> [TASK STATEMENT] Rewrite the data from the line that has "What is nearest" through the end, with "thin wire" changed to "thin cable" and nothing else altered.

> [EXERCISE MATERIAL]
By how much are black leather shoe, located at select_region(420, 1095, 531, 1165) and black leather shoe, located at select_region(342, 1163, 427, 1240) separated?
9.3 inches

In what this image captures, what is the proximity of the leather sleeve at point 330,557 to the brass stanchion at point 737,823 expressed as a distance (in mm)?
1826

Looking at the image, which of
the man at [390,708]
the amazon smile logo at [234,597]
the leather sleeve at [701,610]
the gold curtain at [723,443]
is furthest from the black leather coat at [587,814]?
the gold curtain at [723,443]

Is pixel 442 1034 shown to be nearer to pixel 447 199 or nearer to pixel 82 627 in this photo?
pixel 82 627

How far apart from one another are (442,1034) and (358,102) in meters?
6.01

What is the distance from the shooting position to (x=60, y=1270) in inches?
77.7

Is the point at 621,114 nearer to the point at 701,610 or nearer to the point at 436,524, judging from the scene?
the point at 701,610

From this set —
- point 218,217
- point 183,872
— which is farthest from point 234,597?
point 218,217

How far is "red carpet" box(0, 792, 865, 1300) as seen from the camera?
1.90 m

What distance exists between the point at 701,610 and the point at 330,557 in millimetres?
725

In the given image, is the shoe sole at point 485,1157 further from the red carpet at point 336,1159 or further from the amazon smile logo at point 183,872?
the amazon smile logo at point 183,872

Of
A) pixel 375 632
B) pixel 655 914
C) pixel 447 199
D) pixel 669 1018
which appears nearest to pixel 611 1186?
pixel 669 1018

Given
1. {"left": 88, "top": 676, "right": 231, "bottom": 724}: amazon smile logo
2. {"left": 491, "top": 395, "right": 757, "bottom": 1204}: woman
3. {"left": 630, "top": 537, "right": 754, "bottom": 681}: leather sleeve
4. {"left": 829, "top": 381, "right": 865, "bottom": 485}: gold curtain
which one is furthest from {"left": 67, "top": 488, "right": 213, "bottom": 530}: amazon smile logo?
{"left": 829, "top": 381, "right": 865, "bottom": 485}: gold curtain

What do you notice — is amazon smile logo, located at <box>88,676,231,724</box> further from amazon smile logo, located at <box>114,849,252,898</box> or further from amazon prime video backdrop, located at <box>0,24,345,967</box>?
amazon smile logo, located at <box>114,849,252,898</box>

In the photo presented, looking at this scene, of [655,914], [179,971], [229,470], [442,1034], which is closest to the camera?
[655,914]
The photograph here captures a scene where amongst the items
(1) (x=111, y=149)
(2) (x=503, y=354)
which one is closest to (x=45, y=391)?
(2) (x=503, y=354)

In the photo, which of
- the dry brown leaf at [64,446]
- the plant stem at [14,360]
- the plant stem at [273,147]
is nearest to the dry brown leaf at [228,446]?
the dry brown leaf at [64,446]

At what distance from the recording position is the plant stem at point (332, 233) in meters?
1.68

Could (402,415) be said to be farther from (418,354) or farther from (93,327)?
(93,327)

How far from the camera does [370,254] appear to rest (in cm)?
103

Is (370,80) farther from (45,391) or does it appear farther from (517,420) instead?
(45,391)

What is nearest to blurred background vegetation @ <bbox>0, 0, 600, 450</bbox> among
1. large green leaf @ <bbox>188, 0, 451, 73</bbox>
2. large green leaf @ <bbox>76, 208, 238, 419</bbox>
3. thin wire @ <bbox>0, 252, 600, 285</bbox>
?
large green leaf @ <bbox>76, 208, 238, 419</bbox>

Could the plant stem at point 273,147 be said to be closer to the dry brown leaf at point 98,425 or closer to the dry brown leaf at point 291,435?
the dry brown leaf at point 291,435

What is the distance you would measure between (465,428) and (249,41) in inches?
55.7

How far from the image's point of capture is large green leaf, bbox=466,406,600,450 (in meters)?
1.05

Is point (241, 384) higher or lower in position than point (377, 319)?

> [ANSWER]
What is nearest to blurred background vegetation @ <bbox>0, 0, 600, 450</bbox> among
1. large green leaf @ <bbox>188, 0, 451, 73</bbox>
2. large green leaf @ <bbox>76, 208, 238, 419</bbox>
3. thin cable @ <bbox>0, 252, 600, 285</bbox>
?
large green leaf @ <bbox>76, 208, 238, 419</bbox>

Could the plant stem at point 273,147 be said to be closer to the dry brown leaf at point 98,425 or closer to the dry brown leaf at point 291,435?
the dry brown leaf at point 291,435

What is the distance you would measure between (465,428) and (249,41) in inches?
55.7

How far from the image's point of capture is large green leaf, bbox=466,406,600,450 (in meters)?
1.05

Is point (241, 384) higher or lower in position than point (377, 319)?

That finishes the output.